Margaret Bea Campbell

(July 20, 1848 - August 17, 1924)

 

Kay's information about the Campbell family initially came through a young first cousin, once removed.  Tina Schmid Baron, my cousin's daughter, is also interested in genealogy and furnished me with a very detailed family tree with most of the information attributed to Dorothy Adcock (Dottie), the wife of a Campbell descendant, Evan Adcock. 

Since then I have found a number of Campbells who have researched our common heritage and I recently met with one who remembers many of the older generation.  It seems that an adventurous Campbell, John Campbell, left Ireland (Donegal, in the north west) before 1847.  Having staked himself a claim in south central Texas, and knowing of the conditions 'back home', he returned to Ireland about 1850 and convinced several of his brothers and their families to sail back to Texas with him, to pursue a better life.  Thus, in 1851, about 20 Campbells appeared in Guadalupe County, near Seguin.  John's cabin was expanded to accommodate the growing families, and the Campbells became Texans.  The cabin was continuously lived in by members of the Campbell family until 1952.

Kay's great-grandmother, Margaret Bea Campbell was a young child aboard the Peramid which sailed from Liverpool to New Orleans, arriving December 1, 1851.  The family traveled by schooner to Indianola and then overland to Seguin.  Passengers supposedly included John's elder brothers, Peter and Patrick, and younger brother Thomas (Andrew, John Neal and their sisters Mary Ann and Rose stayed in Ireland).  Peter's family who traveled with him included 5 of his 6 children by his first wife -- John, Mary Jane, Ellen, Edward and Hannah-- as well as Peter's second wife, Bridget McLaughlin, and their 4 children, James, Margaret Bea, Catherine and Ann (Michael, Francis Marcus, Peter Joseph Jr., and Andrew were born in Texas).  Patrick's family included his wife, Mary Meehan, and children Thomas, Joseph, Michael, Vincent, Patrick, Daniel, John, Mary Ann and James (Catherine, Francis and Hugh were born in Texas).  John himself, the original Texan, had his marriage to Canzada LaFaver recorded in Vol A, Guadalupe County Marriage Book, page 1, evidently not marrying until his brothers were settled in Texas.

A smaller version of the original Campbell cabin is now located in Seguin, Texas, and was dedicated as an historical monument in 1979 . Several members of my branch of the Campbell family attended the dedication.  Among them were my aunt, Alice Campbell and her daughter, Mary Ann.

Not a great deal is known about Margaret Bea Campbell (July 20, 1848 to August 18, 1924), as her daughter, Annie Proctor, is said to have married without her parents' approval, and spent most of the rest of her life estranged from her parents.  In her later years, after her husband, Joseph H. Proctor died, Margaret Bea lived with her son Joseph and his family.
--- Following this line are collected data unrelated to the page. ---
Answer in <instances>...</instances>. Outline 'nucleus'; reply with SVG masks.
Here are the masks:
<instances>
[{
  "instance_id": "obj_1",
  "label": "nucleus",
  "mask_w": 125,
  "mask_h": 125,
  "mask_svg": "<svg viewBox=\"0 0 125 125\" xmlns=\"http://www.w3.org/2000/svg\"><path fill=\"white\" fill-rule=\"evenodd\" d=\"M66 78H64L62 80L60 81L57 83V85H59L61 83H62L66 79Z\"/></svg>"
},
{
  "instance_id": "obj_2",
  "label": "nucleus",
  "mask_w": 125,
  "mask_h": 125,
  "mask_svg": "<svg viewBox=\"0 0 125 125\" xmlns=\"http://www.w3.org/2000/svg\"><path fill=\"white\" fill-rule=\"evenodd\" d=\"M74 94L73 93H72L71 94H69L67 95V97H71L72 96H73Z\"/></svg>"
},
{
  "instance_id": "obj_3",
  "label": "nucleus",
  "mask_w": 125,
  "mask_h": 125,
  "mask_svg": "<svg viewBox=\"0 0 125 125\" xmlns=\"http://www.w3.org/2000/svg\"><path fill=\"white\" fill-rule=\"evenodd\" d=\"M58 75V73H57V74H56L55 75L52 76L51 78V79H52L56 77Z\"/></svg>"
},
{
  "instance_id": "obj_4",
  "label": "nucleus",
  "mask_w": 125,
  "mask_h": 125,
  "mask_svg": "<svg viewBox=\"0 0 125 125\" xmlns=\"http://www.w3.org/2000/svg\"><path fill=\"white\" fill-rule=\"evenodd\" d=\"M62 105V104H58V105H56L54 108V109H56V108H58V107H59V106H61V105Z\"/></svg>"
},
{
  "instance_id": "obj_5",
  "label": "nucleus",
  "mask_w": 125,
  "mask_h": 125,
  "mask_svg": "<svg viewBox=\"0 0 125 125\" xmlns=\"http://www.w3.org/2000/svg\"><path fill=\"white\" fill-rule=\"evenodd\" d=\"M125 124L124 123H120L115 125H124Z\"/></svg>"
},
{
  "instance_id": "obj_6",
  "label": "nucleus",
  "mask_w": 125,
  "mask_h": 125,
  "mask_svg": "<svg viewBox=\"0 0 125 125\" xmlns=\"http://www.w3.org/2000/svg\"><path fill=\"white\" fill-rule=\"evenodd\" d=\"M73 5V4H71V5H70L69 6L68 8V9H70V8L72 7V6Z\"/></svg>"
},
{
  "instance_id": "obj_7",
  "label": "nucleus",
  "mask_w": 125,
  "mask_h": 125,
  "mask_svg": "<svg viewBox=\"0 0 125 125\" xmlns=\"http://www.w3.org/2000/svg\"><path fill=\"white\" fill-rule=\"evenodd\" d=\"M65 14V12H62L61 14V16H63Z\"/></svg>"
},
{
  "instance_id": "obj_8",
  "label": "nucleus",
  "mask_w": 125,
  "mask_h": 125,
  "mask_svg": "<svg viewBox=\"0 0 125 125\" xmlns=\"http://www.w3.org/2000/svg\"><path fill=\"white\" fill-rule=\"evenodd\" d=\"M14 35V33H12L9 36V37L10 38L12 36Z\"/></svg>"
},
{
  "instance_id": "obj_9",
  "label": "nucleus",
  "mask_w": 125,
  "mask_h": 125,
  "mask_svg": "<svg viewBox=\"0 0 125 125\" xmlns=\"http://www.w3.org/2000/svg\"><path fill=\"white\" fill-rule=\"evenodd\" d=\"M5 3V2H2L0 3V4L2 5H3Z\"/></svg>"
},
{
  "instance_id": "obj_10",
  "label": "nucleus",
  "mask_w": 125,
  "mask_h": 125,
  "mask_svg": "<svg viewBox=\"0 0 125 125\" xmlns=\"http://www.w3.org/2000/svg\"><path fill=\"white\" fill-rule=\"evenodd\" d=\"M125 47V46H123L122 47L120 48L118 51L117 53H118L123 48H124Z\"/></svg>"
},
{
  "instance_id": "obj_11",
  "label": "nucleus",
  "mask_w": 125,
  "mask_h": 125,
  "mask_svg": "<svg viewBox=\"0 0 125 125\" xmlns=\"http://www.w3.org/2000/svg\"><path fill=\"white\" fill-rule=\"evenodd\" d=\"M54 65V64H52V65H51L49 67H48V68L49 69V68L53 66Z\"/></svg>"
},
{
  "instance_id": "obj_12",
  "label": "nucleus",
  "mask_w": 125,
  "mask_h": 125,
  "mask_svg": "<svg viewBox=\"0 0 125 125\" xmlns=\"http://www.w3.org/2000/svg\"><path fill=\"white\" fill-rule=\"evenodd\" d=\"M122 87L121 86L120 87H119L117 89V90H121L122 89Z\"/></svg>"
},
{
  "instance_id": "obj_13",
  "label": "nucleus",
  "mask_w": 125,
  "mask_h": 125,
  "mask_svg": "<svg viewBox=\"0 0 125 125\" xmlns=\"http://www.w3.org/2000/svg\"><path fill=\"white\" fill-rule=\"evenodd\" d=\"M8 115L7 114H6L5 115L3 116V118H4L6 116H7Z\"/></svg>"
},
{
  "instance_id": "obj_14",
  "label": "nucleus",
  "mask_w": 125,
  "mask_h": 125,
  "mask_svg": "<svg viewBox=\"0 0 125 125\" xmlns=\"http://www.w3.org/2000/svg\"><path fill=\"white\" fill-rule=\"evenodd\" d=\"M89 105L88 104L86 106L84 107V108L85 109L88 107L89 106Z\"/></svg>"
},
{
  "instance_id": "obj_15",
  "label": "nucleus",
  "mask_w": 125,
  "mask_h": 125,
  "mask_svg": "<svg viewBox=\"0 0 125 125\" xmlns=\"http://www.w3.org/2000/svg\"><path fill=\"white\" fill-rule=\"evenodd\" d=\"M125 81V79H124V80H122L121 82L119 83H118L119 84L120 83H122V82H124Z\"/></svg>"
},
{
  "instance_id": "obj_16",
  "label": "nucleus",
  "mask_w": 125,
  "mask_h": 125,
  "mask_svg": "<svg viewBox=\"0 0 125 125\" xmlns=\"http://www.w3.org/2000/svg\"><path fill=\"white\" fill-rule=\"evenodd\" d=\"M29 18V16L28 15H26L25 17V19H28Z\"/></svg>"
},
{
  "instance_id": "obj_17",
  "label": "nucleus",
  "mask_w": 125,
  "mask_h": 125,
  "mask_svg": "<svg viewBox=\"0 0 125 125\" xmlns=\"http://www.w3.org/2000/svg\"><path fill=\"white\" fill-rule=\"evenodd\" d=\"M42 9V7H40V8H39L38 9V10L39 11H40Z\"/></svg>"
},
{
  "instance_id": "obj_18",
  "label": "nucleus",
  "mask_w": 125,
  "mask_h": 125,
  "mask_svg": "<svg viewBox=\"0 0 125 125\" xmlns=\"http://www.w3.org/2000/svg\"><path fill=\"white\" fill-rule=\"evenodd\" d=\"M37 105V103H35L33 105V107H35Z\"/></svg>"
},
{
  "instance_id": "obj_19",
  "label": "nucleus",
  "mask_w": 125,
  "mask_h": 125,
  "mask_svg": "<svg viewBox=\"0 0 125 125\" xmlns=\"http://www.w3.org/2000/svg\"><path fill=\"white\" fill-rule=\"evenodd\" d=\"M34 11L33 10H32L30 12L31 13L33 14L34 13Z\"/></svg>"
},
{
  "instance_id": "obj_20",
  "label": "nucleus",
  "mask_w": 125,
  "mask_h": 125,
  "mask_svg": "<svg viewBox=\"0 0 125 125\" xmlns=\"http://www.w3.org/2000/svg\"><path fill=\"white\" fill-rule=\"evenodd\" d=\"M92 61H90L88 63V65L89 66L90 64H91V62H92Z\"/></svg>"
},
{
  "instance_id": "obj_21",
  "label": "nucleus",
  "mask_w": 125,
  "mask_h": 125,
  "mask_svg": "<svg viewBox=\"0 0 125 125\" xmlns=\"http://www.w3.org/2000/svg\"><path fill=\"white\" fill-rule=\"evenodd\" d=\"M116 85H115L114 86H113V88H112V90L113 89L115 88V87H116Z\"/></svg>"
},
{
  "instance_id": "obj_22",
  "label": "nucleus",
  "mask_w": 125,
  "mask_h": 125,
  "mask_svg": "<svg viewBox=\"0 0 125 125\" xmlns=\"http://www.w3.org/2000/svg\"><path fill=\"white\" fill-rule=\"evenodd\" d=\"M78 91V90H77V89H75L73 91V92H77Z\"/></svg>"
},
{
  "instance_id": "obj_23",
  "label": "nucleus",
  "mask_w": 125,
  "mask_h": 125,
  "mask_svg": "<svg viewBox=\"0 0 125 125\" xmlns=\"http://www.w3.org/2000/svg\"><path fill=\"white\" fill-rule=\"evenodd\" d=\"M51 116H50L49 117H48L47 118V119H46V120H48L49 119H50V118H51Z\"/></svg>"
According to the 1910 census, when she and her husband and family were living in San Angelo, Texas, only 5 of her 8 children were still living.  As Hugh, Joe and Beatrice were living at home, and my grandmother, Annie, was in Oklahoma, Kay is unsure of which of her twin sons had died by that time.  Both Pater and Silas (the twins) were alive as of the 1900 census, when 6 of Margaret's 8 children were listed as living.   Kay has found the marriage license of Annie's older sister, Lena, who married in 1897 and died about 1899 in childbirth.  Lena's husband was Henry Standifer and their son was named Cecil (this information was gleaned from the 1900 census).  The 8th child, Grace, born after the twins, but before Michael Joseph and Beatrice,  probably died in infancy.